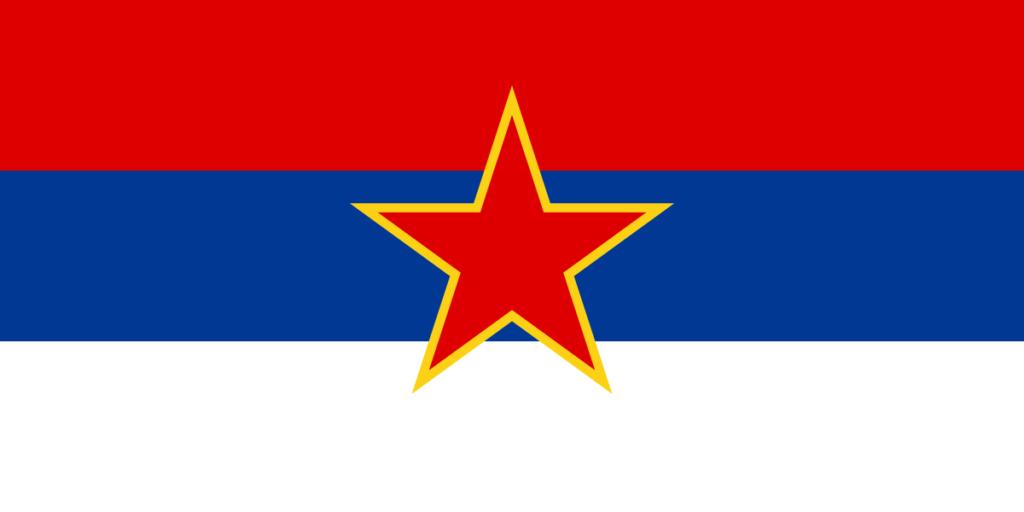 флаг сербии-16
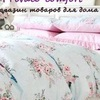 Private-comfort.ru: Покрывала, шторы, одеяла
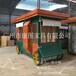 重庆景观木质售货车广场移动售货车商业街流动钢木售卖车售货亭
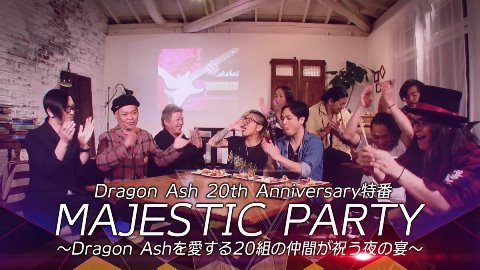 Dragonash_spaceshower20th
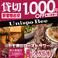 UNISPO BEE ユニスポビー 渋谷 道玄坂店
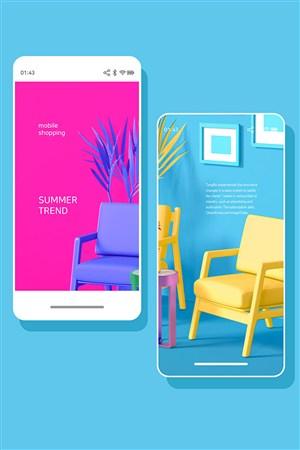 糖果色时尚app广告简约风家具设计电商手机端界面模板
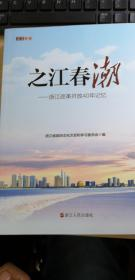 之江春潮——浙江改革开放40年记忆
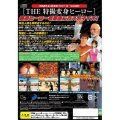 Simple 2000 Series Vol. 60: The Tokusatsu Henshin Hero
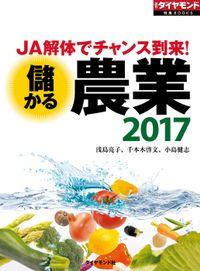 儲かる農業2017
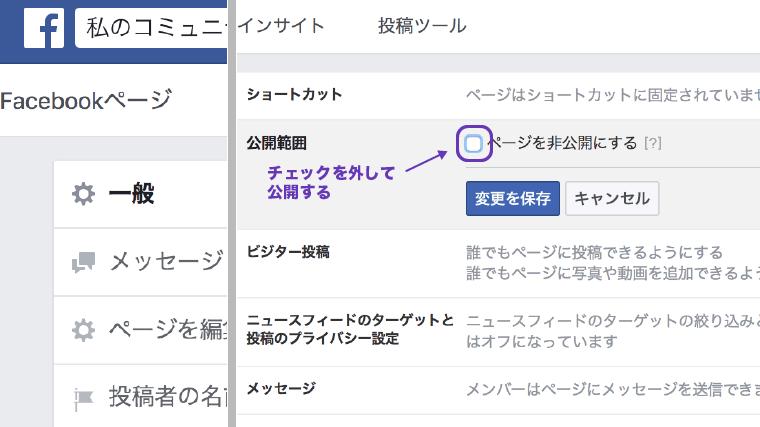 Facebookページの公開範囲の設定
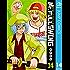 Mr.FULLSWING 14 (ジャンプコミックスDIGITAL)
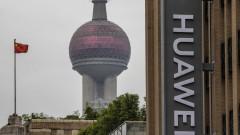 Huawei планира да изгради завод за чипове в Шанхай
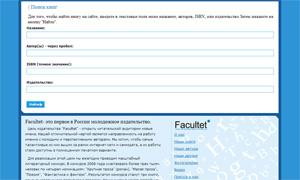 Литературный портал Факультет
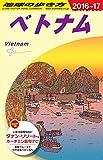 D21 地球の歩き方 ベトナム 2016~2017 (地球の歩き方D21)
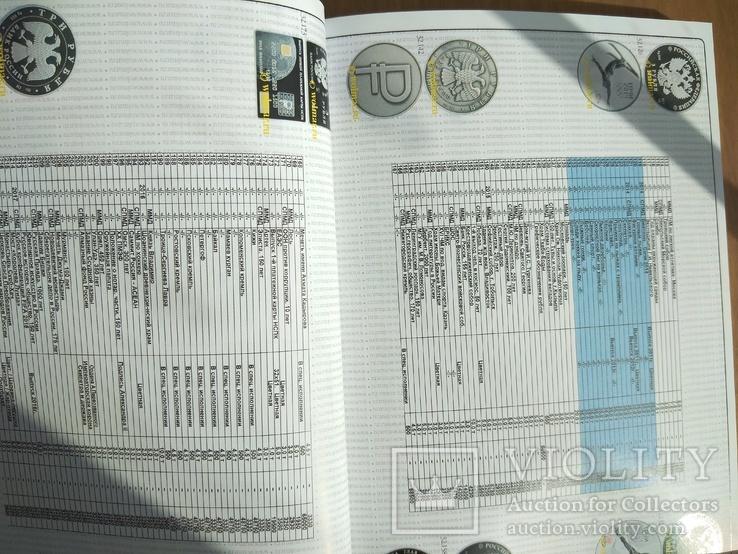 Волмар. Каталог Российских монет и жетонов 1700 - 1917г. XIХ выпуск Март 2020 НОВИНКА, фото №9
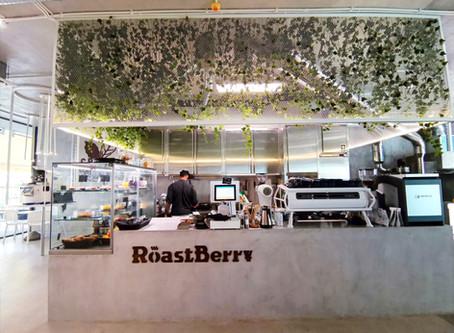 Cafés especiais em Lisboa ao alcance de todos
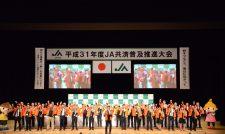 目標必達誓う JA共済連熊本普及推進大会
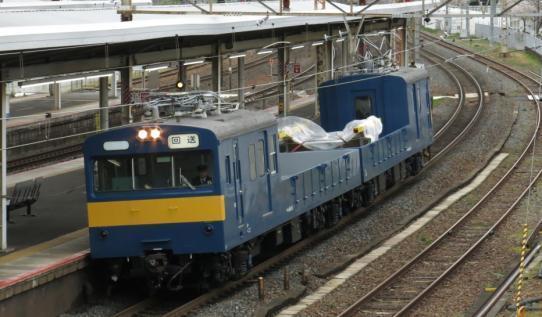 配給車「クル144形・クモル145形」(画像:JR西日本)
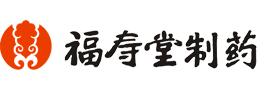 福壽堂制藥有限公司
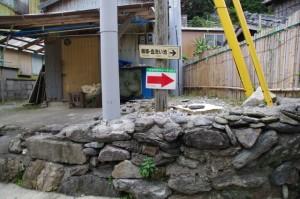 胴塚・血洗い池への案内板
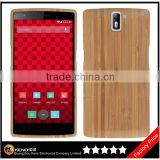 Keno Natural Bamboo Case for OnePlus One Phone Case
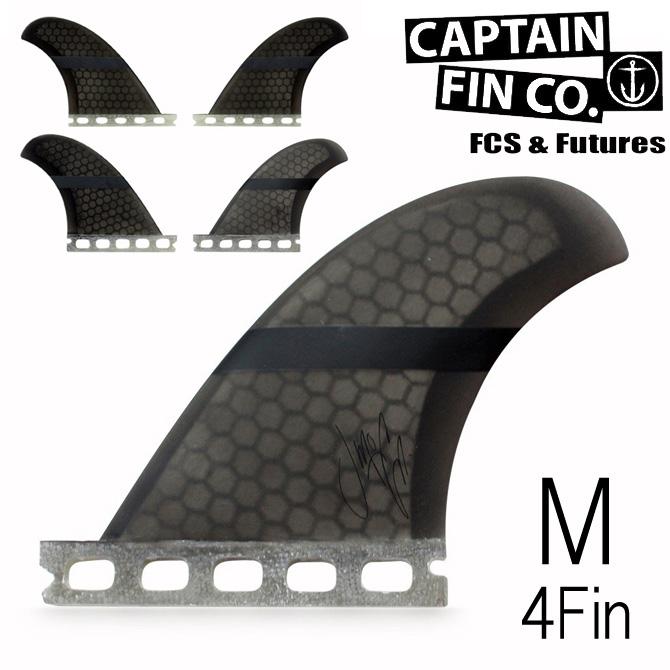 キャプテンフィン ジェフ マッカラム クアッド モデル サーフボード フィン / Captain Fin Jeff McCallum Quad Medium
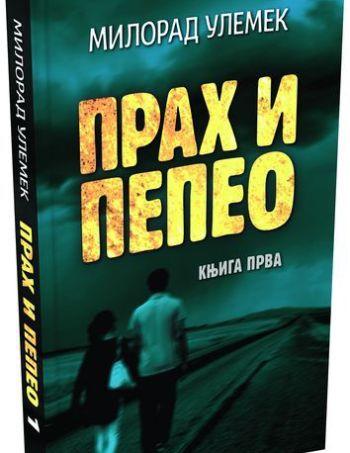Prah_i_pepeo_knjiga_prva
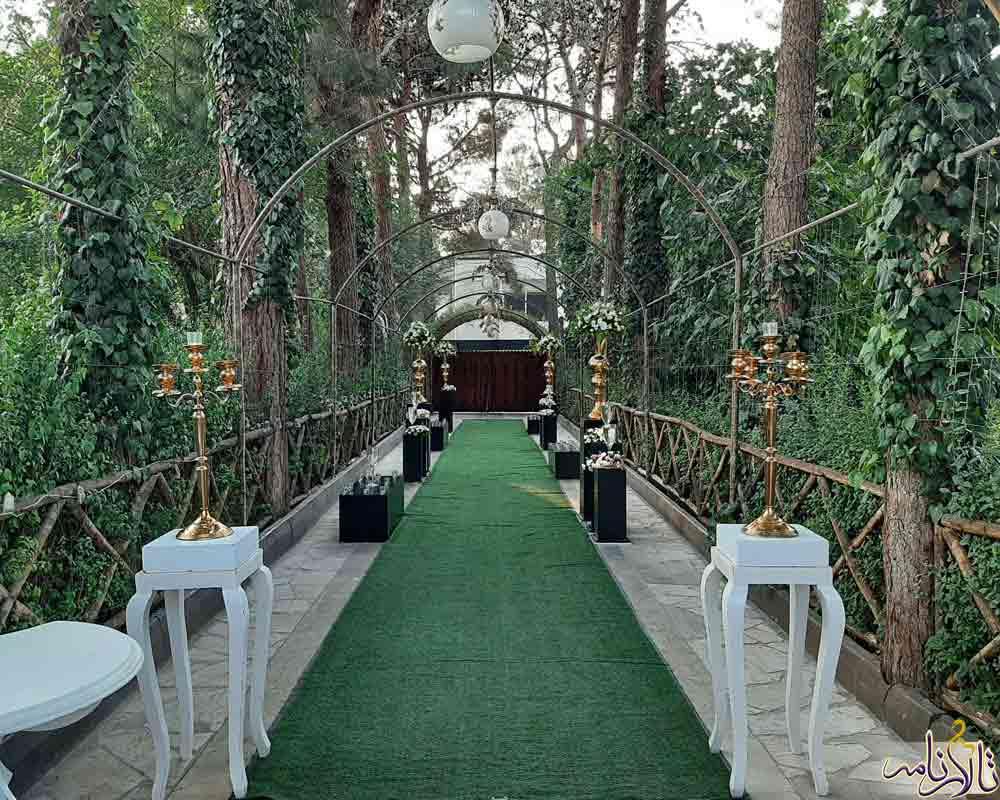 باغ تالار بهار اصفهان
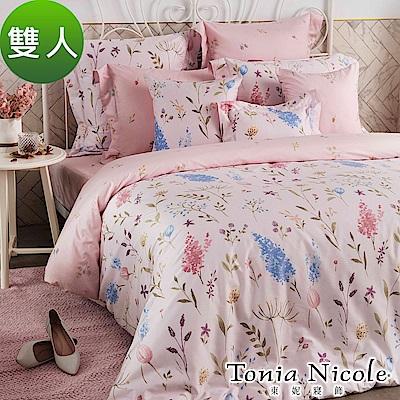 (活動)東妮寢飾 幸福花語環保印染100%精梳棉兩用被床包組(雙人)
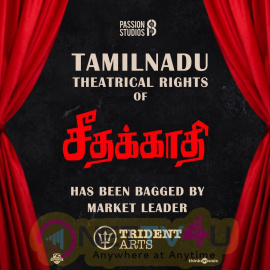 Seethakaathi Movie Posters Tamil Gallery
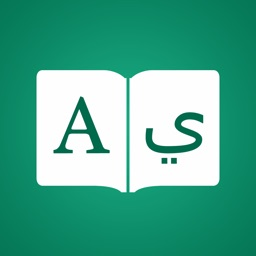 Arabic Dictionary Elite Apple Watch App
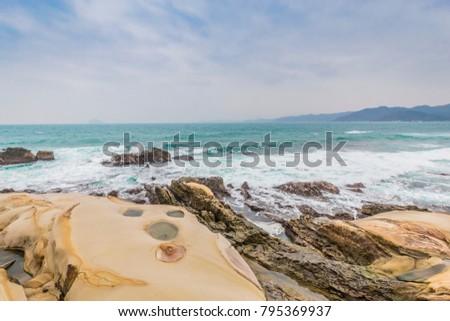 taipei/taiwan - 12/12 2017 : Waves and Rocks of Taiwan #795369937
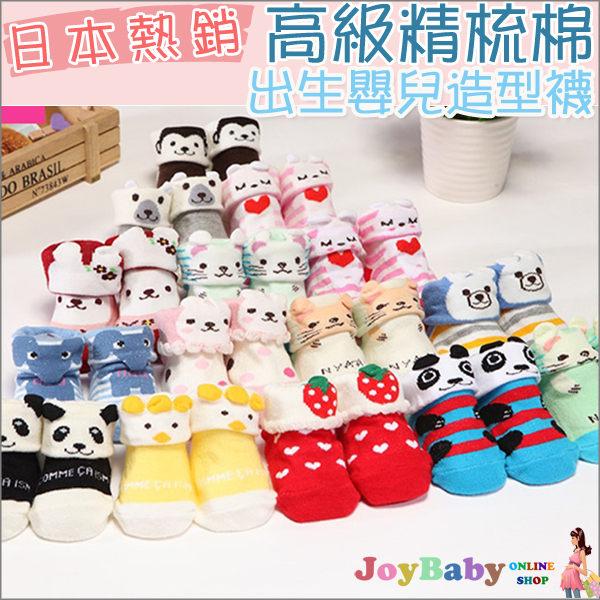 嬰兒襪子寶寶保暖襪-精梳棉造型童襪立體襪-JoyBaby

● **Task to carry out**
Strip out the images, then output the records above word for word.

● **The completed task**
 флаг сербии-16
 Private-comfort.ru: Покрывала, шторы, одеяла
 重庆景观木质售货车广场移动售货车商业街流动钢木售卖车售货亭
 Dragonash_spaceshower20th
 UNISPO BEE ユニスポビー 渋谷 道玄坂店
 糖果色时尚app广告简约风家具设计电商手机端界面模板
 之江春潮——浙江改革开放40年记忆
 Simple 2000 Series Vol. 60: The Tokusatsu Henshin Hero
 儲かる農業2017
 Facebookページの公開範囲の設定
 Mr.FULLSWING 14 (ジャンプコミックスDIGITAL)
 Huawei планира да изгради завод за чипове в Шанхай
 Литературный портал Факультет
 D21 地球の歩き方 ベトナム 2016~2017 (地球の歩き方D21)
 Волмар. Каталог Российских монет и жетонов 1700 - 1917г. XIХ выпуск Март 2020 НОВИНКА, фото №9
 Cafés especiais em Lisboa ao alcance de todos
 目標必達誓う JA共済連熊本普及推進大会
 配給車「クル144形・クモル145形」(画像:JR西日本)
 福壽堂制藥有限公司
 胴塚・血洗い池への案内板
 Keno Natural Bamboo Case for OnePlus One Phone Case
 キャプテンフィン ジェフ マッカラム クアッド モデル サーフボード フィン / Captain Fin Jeff McCallum Quad Medium
Prah_i_pepeo_knjiga_prva
 باغ تالار بهار اصفهان
 (活動)東妮寢飾 幸福花語環保印染100%精梳棉兩用被床包組(雙人)
 Seethakaathi Movie Posters Tamil Gallery
 Arabic Dictionary Elite Apple Watch App
 taipei/taiwan - 12/12 2017 : Waves and Rocks of Taiwan #795369937
 嬰兒襪子寶寶保暖襪-精梳棉造型童襪立體襪-JoyBaby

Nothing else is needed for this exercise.